Le 27 mars 1948, les femmes belges peuvent voter
La fin d’un long tunnel. En 1948, la valeur d’une citoyenne égale celle d’un citoyen. Mais à l’heure de se présenter dans l’isoloir, elles constituent encore une attraction.
C’est au lendemain de la Première Guerre mondiale que la question s’impose à l’agenda politique belge. Comme infirmières, résistantes ou travailleuses, les femmes ont largement participé à l’effort de guerre. Les récompenser s’impose. Mais divise. Leur offrir le suffrage? Carrément? Dans les états-majors des partis, on fait ses petits calculs. Les catholiques sont persuadés que les femmes leur apporteront des voix – ne dit-on pas qu’elles voteraient comme leur confesseur? Ailleurs, on a des doutes. C’est donc sur un compromis que l’on s’accorde: si les femmes seront éligibles dans toutes les assemblées, elles ne pourront voter que pour les communales.
Voilà donc les femmes devenues (partiellement) électrices. Alors, on se met à les charmer. Mais pas n’importe comment! Car les femmes ne sont pas des électeurs comme les autres ; ce sont… des femmes – c’est à dire des mères, des éducatrices, des ménagères… Pour obtenir leur voix, tous les stéréotypes y passent. A l’heure où il s’agit de reconstruire la mère-patrie, les femmes sont des cibles de choix. Que l’on invite d’ailleurs à voter surtout pour des hommes. Avant la Seconde Guerre mondiale, seules trois femmes sont élues députées.
Le conflit accélère le progrès. Cinquante-deux ans après la Nouvelle-Zélande, vingt-sept ans après le Royaume-Uni, quatorze ans après le Sri Lanka (mais soixante ans avant le Koweït), la Belgique ne peut rester au ban des avancées de la démocratie.

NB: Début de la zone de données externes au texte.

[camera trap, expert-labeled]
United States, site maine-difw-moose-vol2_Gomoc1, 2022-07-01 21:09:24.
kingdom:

En 1945, la Charte des Nations unies exclut d’ailleurs toute discrimination basée sur le sexe. Les Belges prennent toutefois leur temps: au lendemain de la Libération, l’élaboration de la sécurité sociale, le règlement de la Question royale et les questions d’approvisionnement constituent des dossiers largement prioritaires. Ce n’est que le 27 mars 1948 qu’est signée la loi accordant le suffrage législatif aux femmes.
La corvée dominicale qu’on leur a imposée ne paraissait pas les combler d’enthousiasme.

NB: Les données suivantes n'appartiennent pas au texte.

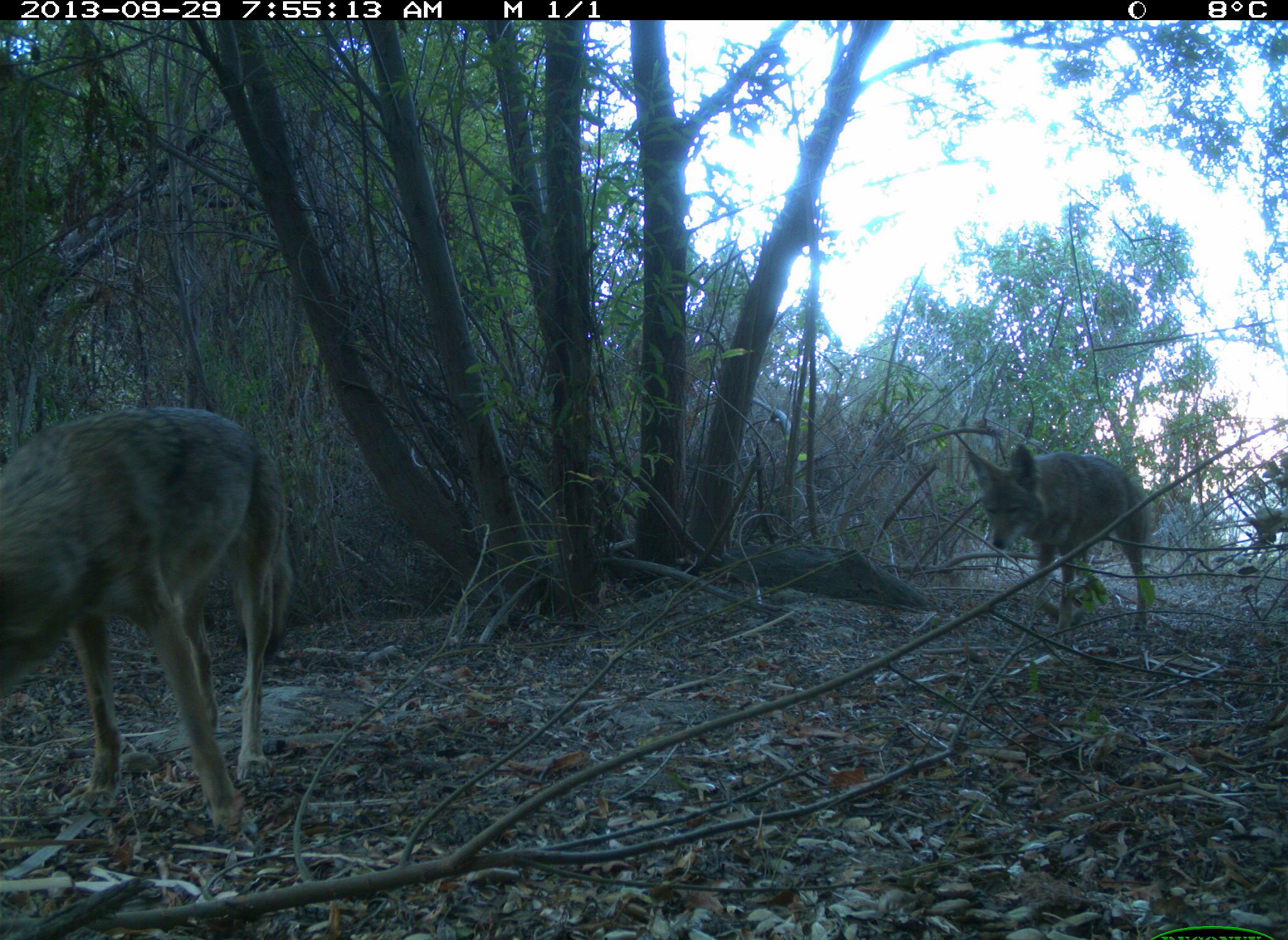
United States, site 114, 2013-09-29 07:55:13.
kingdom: Animalia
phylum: Chordata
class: Mammalia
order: Carnivora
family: Canidae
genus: Canis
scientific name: Canis latrans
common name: coyote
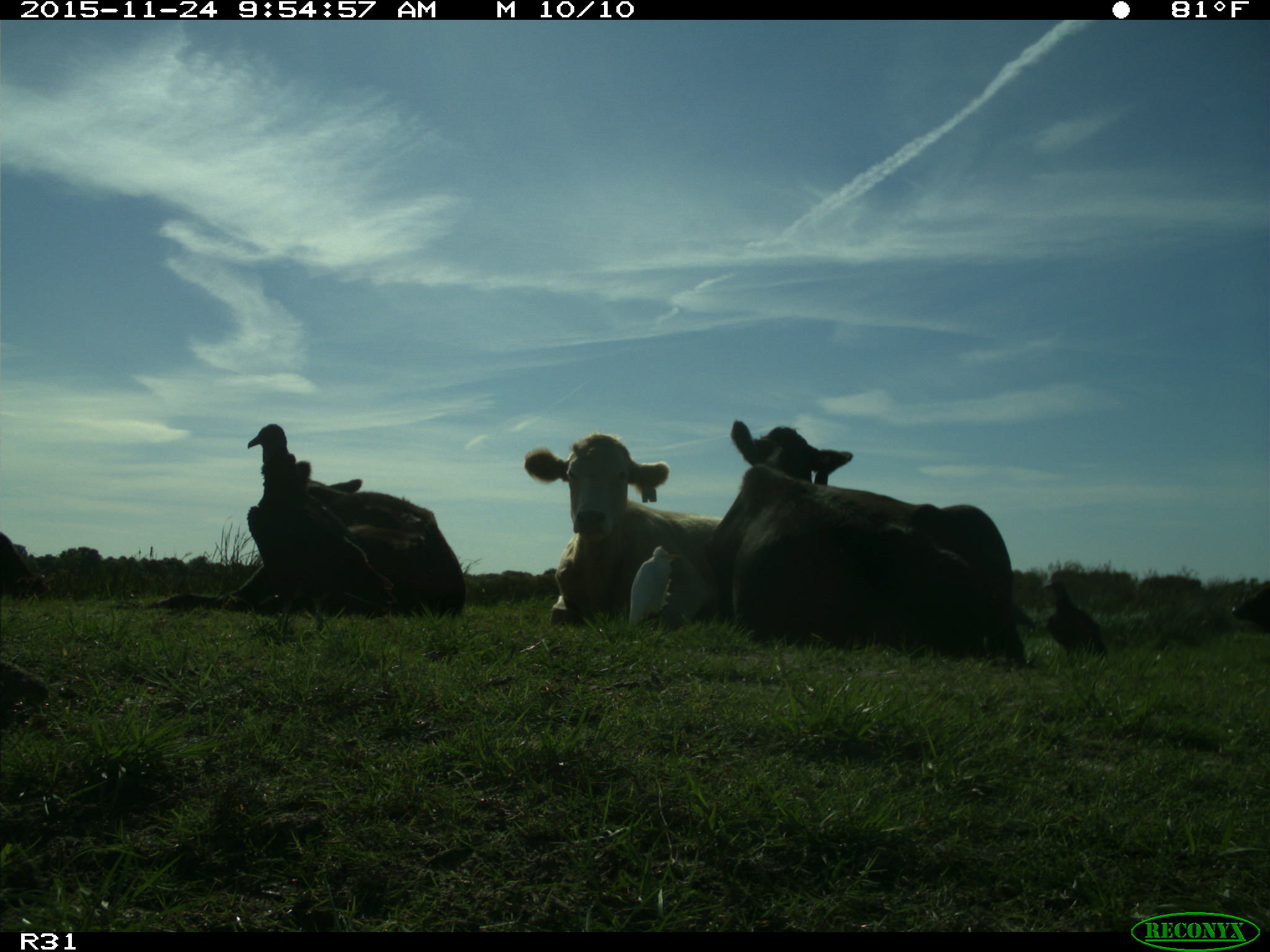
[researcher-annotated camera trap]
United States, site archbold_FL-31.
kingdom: Animalia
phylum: Chordata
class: Mammalia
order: Artiodactyla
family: Bovidae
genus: Bos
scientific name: Bos taurus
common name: domestic cow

Arrive le grand jour. Le 26 juin 1949, les femmes se rendent aux urnes en vue d’élire leurs parlementaires. Pour les journalistes, elles constituent une forme d’attraction pittoresque. Le lendemain, dans les journaux, on souligne qu’elles ont été « à l’école de la politique », mais que « la corvée dominicale qu’on leur a imposée ne paraissait pas les combler d’enthousiasme ». Ici, on salue la façon dont « nombre de votants féminins (sic) ont minutieusement réglé leur emploi du temps pour placer leur devoir électoral qui vers l’heure d’une messe, qui sur le moment d’un achat ». Ailleurs, on s’intéresse aux « jeunes filles », dont on relève « l’allure joyeuse certes » mais aussi « toute la gravité que comportent la situation et leur nouvelle dignité ».
En 1949, enfin, le poids des femmes égale celui des hommes. Longtemps encore, pourtant, c’est dans un monde dominé par les hommes qu’elles devront vivre. Et ce n’est pas fini.